Ma con la concorrenza di chi può servire all’aperto, il delivery è diventato quasi nullo. Così alcuni hanno deciso di restare chiusi. «Siamo fermi del tutto - sbotta Paola Amoruso, titolare del ristorante Sot’Aj Archi - se con il nuovo dpcm non cambia qualcosa siamo veramente nei guai». E’ il grido d’allarme di quelle attività che si vedono prolungare la tremenda agonia. Fatturati in rosso e spese fisse in costante accumulo. Per non parlare dei dipendenti ancora aggrappati alla cassaintegrazione. «Come fanno ad andare avanti questi ragazzi? - si chiede Amoruso - anche loro devono vivere. La situazione è drammatica veramente, ma nessuno ci ascolta». 


Uno scenario previsto, e che puntualmente si è verificato. «Sapevamo che sarebbe andata così - commenta rassegnato Marco Bedini de La Vecchia Osteria - io continuo a stare aperto con l’asporto, ma il volume delle richieste si è ridotto sensibilmente. Prima il giorno migliore era la domenica. Ma adesso, col fatto che la gente può scegliere di andare a pranzo all’aperto, non si lavora più». Un danno prima di tutto economico, ma anche dal punto di vista emotivo comincia ad essere dura. «Sono demoralizzato - continua Bedini - speriamo in un allentamento delle restrizioni al più presto». Mentre l’altro volto della ristorazione è sicuramente meno teso. Anche se ogni venerdì sera si sta col fiato sospeso per le assegnazioni delle nuove fasce cromatiche. 
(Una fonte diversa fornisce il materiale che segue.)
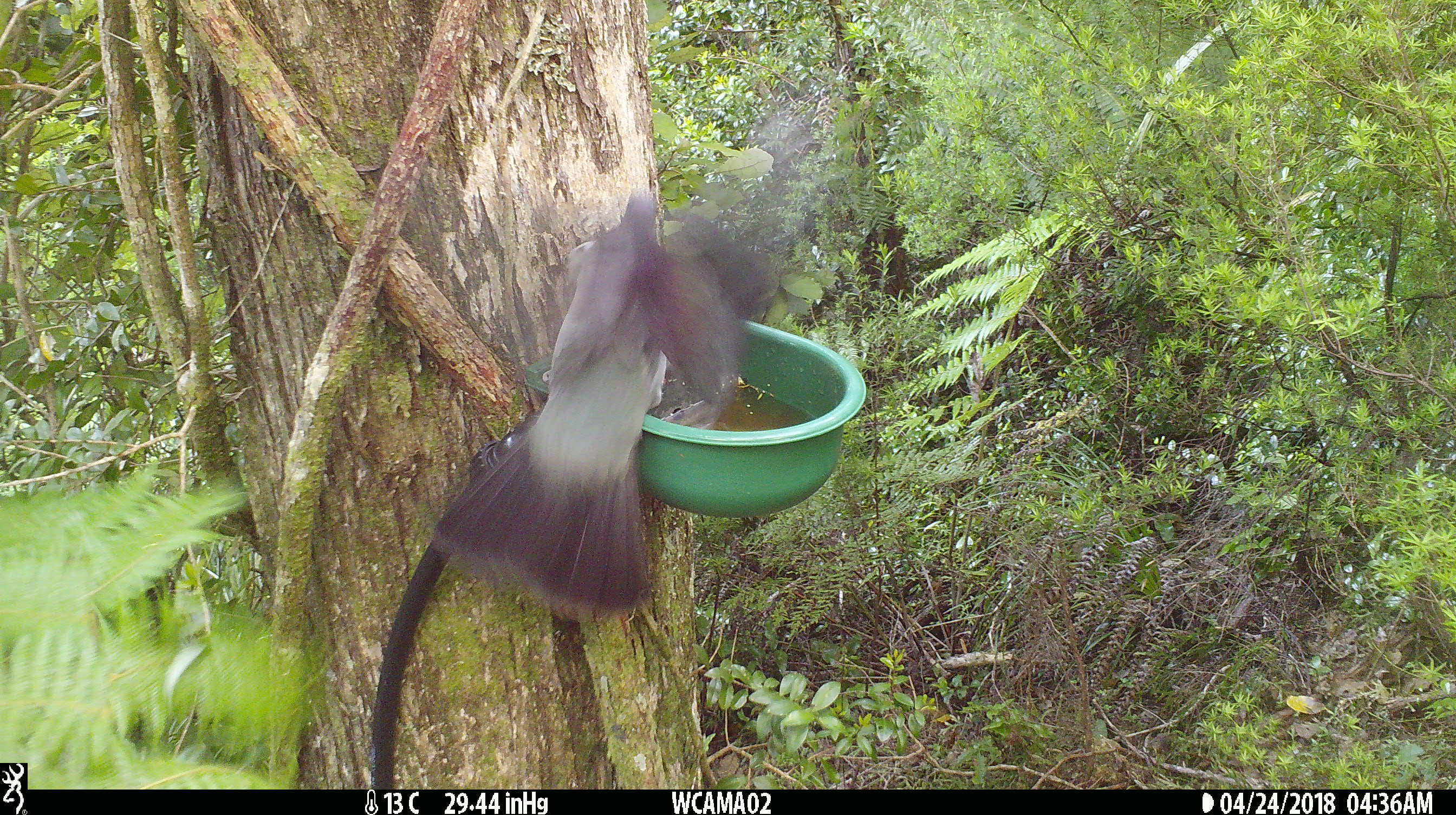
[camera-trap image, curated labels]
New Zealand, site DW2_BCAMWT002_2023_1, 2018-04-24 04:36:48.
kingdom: Animalia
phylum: Chordata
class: Aves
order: Columbiformes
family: Columbidae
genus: Hemiphaga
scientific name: Hemiphaga novaeseelandiae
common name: new zealand pigeon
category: kereru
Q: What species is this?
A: Kereru (new zealand pigeon) (Hemiphaga novaeseelandiae).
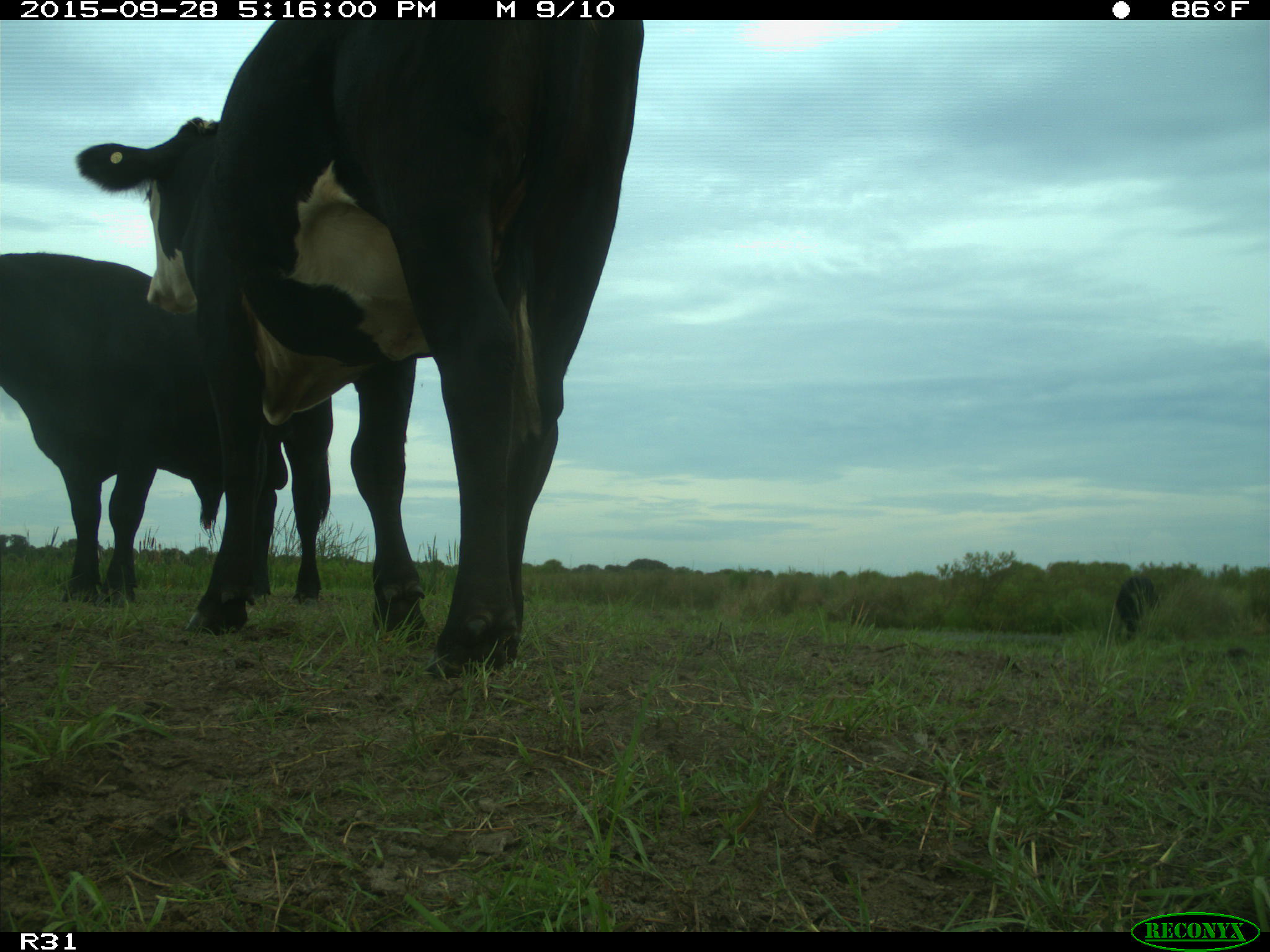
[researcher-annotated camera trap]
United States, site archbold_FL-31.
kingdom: Animalia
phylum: Chordata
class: Mammalia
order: Artiodactyla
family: Bovidae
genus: Bos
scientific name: Bos taurus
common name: domestic cow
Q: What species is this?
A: Bos taurus (domestic cow).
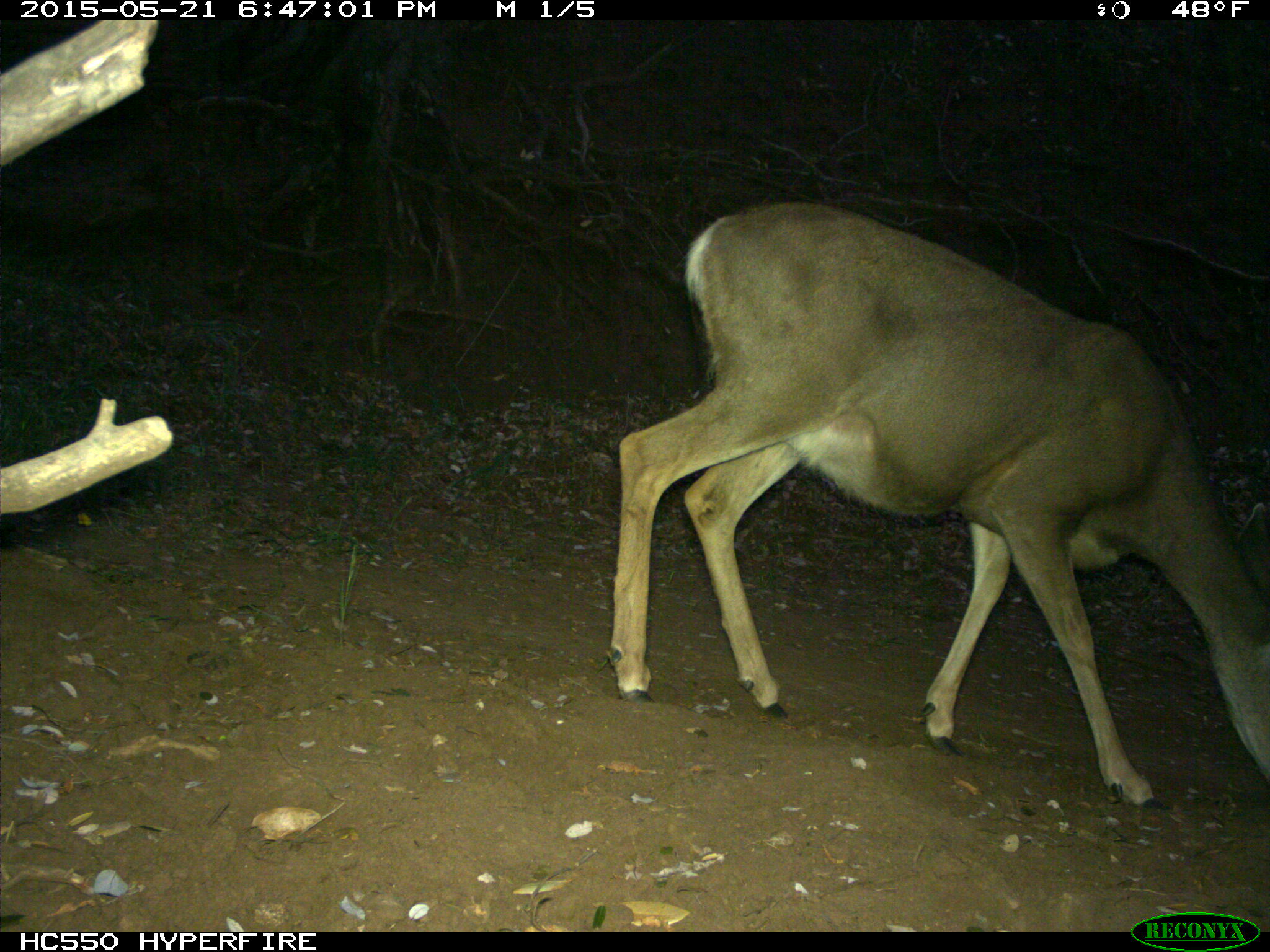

L’indice dei contagi non è ancora al riparo da rialzi improvvisi. Il brivido di un ritorno in zona arancione incombe sui ristoratori che hanno investito sui dehors e sulle riaperture. «Abbiamo fatto nuove assunzioni e rifornimenti di materie prime - commenta Denise Catalano de Lascensore - per ora tutto va per il meglio, ma se dovessimo tornare in arancione sarebbe un danno enorme». 


«Vorrebbe dire buttare in fumo tutto il percorso fatto fino ad ora - replica Gabriele Capannelli de La Bontà delle Marche - un costo che non sarebbe più sostenibile». E anche se il servizio all’aperto consente alle attività di rifiatare, resta la limitazione del coprifuoco a complicare il lavoro sul turno serale della cena. «Speriamo che da metà maggio si possa allungare almeno alle 23 - dice Simone Boari di Rosa Food - ma soprattutto ci auguriamo di non incorrere in nuove battute d’arresto. La stagione è appena cominciata e non possiamo permetterci altri stop. Ci rendiamo conto che non è il caso di considerarci ancora fuori dall’emergenza sanitaria, ma fermarci di nuovo vorrebbe dire colpire pesantemente le attività produttive».